Your objective: Copy the material starting at the line containing "Which specific item from" and ending at the end of the material, replacing "distance measurement" with "measured distance" and changing nothing else. Omit the pictures.

Dataset content:
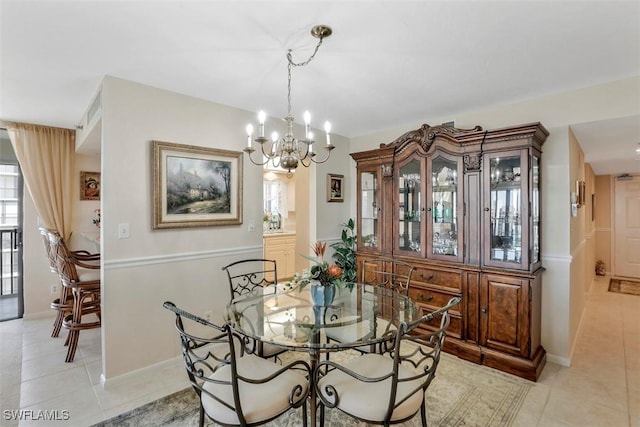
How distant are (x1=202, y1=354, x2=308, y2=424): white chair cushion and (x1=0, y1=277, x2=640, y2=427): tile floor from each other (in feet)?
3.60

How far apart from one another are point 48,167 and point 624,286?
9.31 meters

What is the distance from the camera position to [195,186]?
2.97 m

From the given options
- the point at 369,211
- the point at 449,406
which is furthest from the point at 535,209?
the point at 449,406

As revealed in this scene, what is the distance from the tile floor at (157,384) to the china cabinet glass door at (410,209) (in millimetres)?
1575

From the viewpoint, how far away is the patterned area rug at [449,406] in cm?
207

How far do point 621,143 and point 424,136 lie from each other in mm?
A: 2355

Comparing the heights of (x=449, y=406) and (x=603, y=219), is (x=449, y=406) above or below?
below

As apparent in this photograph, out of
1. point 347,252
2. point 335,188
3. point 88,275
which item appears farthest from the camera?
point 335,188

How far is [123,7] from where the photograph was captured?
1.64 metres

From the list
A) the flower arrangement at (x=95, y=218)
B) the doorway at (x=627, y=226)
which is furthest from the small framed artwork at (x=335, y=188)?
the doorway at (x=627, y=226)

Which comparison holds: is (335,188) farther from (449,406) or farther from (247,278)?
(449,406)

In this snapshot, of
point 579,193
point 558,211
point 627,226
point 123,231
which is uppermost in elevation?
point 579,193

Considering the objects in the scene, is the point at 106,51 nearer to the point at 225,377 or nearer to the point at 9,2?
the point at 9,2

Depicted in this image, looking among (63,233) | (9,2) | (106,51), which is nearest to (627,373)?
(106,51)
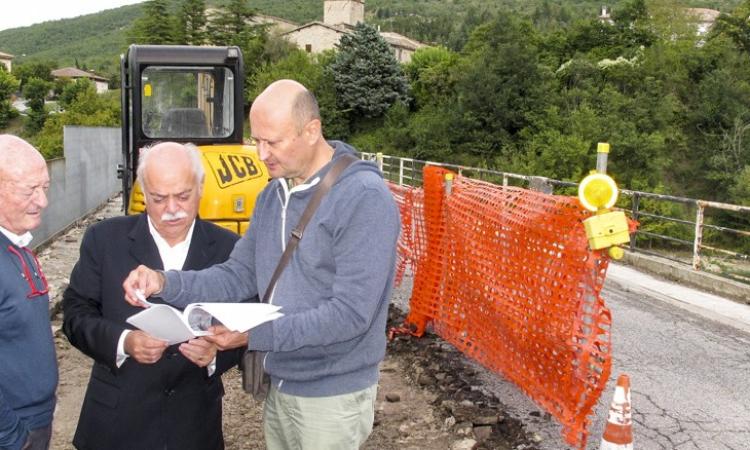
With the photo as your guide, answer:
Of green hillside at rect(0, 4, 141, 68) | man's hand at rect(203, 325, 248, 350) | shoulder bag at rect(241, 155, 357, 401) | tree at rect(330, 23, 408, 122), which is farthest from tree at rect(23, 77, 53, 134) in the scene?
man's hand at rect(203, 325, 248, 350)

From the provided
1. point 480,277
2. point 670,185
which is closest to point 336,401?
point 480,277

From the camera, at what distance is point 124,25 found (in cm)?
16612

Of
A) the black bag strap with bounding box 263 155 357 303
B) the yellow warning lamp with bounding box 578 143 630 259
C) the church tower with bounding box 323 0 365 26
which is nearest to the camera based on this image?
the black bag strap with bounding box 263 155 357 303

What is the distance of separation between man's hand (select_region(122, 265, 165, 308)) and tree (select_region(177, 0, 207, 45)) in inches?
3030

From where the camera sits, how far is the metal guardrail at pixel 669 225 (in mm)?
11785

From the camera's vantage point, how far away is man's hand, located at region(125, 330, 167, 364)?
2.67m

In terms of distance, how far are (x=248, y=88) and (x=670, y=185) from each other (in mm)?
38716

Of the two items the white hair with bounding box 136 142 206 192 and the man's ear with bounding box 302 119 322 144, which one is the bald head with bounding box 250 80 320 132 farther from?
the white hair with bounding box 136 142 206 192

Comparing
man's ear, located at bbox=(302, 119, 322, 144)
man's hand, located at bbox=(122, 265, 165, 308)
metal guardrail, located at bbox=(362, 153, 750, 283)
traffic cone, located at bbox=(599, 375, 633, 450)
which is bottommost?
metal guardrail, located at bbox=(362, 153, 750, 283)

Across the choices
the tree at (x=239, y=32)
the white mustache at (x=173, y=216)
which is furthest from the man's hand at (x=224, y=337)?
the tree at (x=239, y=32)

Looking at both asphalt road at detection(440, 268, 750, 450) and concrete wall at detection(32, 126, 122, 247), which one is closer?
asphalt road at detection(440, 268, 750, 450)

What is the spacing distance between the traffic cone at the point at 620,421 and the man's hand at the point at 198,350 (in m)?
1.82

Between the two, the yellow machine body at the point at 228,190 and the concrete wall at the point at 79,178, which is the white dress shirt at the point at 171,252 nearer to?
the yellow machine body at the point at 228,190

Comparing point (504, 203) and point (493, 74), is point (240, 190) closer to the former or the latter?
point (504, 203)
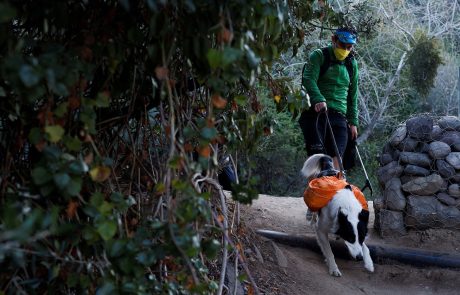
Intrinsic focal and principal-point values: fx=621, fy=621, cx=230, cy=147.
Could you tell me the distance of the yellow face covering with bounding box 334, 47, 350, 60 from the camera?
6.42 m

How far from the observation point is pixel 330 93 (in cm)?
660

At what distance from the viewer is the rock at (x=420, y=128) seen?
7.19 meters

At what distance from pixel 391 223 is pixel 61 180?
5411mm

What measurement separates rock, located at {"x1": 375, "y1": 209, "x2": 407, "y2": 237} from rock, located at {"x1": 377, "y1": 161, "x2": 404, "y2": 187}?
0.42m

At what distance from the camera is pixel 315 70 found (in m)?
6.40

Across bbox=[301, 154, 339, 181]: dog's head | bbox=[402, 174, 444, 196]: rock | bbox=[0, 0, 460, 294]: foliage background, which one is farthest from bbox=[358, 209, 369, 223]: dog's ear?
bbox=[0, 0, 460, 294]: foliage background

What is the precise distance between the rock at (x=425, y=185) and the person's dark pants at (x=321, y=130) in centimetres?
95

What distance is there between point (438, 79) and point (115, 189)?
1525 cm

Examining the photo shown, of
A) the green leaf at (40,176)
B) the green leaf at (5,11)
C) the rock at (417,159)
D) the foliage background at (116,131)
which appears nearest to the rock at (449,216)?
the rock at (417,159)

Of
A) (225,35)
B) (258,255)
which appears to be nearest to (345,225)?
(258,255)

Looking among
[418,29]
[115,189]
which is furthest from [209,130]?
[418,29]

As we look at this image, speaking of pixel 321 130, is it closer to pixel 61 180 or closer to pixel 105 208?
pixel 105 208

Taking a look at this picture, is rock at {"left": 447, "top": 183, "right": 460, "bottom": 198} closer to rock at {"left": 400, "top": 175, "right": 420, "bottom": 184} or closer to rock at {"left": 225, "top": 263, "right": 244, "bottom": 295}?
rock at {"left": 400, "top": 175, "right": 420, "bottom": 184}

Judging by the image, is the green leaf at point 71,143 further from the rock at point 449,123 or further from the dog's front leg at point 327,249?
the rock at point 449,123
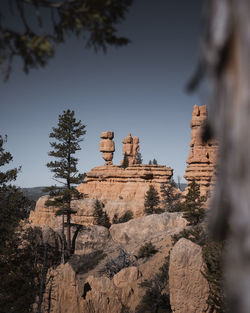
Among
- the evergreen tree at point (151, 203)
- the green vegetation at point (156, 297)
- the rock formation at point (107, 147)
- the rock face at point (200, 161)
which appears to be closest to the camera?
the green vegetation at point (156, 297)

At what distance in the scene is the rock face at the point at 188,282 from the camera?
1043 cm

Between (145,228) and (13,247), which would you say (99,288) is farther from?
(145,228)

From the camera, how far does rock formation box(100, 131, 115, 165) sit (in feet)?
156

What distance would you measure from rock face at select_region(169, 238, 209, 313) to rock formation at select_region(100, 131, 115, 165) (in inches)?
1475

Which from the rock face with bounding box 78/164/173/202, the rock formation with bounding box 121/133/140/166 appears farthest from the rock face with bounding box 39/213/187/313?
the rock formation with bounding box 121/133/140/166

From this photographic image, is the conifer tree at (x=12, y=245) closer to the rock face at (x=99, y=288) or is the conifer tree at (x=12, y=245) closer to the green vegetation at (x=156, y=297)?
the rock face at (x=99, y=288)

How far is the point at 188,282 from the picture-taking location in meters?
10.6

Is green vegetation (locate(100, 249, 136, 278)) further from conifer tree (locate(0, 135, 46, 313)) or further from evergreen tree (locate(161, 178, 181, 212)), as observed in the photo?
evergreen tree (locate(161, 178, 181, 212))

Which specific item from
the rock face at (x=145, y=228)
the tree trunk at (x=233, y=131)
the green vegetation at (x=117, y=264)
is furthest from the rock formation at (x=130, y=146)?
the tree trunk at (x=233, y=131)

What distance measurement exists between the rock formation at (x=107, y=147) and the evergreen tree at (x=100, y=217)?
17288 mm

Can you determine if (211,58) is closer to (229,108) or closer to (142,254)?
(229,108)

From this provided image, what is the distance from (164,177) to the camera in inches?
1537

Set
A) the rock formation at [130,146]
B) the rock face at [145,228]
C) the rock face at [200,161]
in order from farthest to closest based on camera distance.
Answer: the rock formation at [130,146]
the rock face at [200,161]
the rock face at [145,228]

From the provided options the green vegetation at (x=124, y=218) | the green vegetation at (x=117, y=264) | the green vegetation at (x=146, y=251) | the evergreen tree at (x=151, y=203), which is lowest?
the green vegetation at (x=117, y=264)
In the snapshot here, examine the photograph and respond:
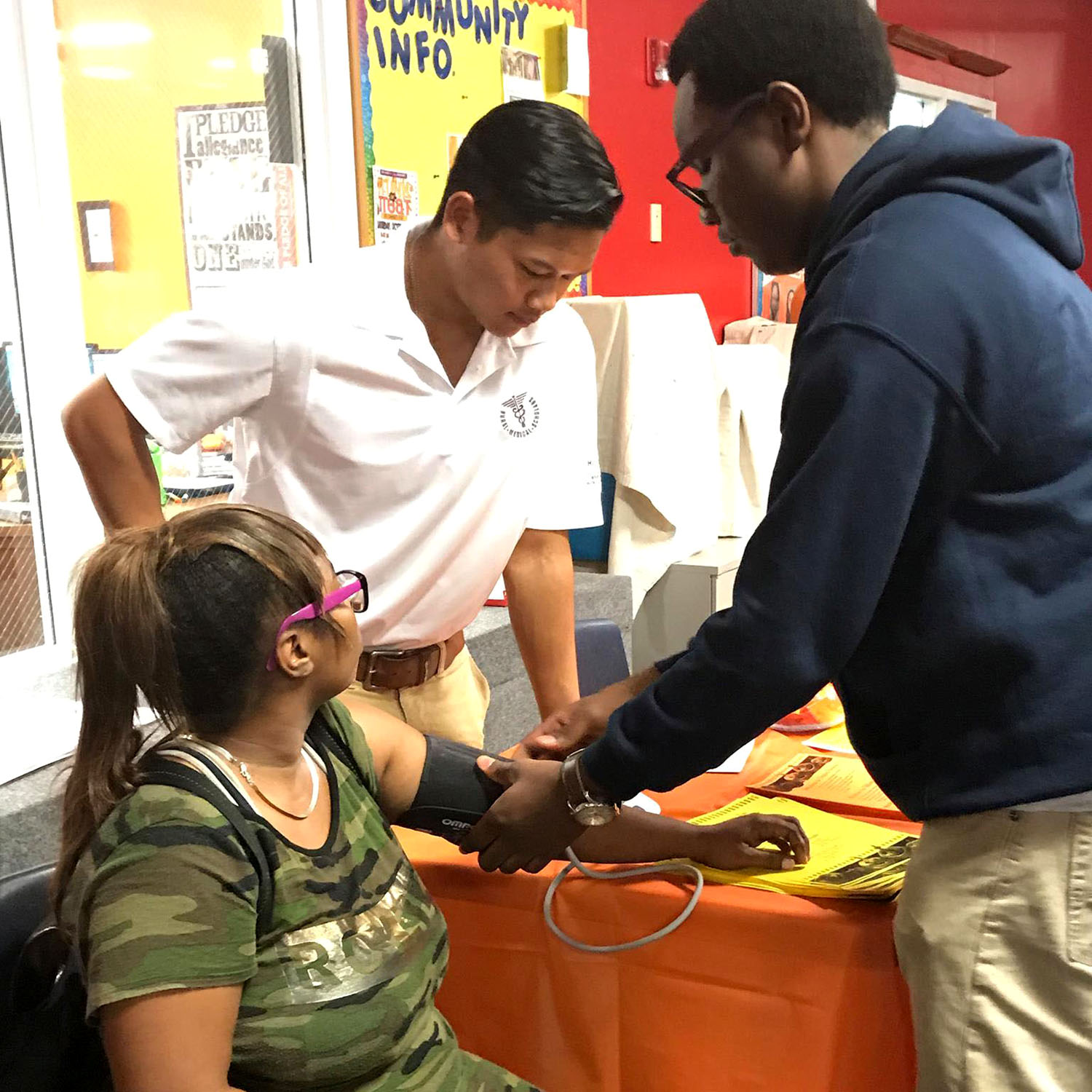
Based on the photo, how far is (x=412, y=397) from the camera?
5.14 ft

Response to the task:
Which specific item from
the rock face at (x=145, y=228)
the tree trunk at (x=233, y=131)
the green vegetation at (x=117, y=264)
is furthest from the rock formation at (x=130, y=146)?
the tree trunk at (x=233, y=131)

What measured distance exists between the rock formation at (x=107, y=147) and the evergreen tree at (x=100, y=217)?
17288 mm

Can you determine if (211,58) is closer to (229,108) or closer to (142,254)?
(229,108)

From this provided image, what is the distance from (164,177) to the camera in inches?
1537

Set
A) the rock formation at [130,146]
B) the rock face at [145,228]
C) the rock face at [200,161]
in order from farthest to closest based on camera distance.
Answer: the rock formation at [130,146]
the rock face at [200,161]
the rock face at [145,228]

From the provided options the green vegetation at (x=124, y=218) | the green vegetation at (x=117, y=264) | the green vegetation at (x=146, y=251) | the evergreen tree at (x=151, y=203), which is lowest?
the green vegetation at (x=117, y=264)
In the snapshot here, examine the photograph and respond:
Based on the photo, how far is (x=412, y=397) from the camera?
5.14 ft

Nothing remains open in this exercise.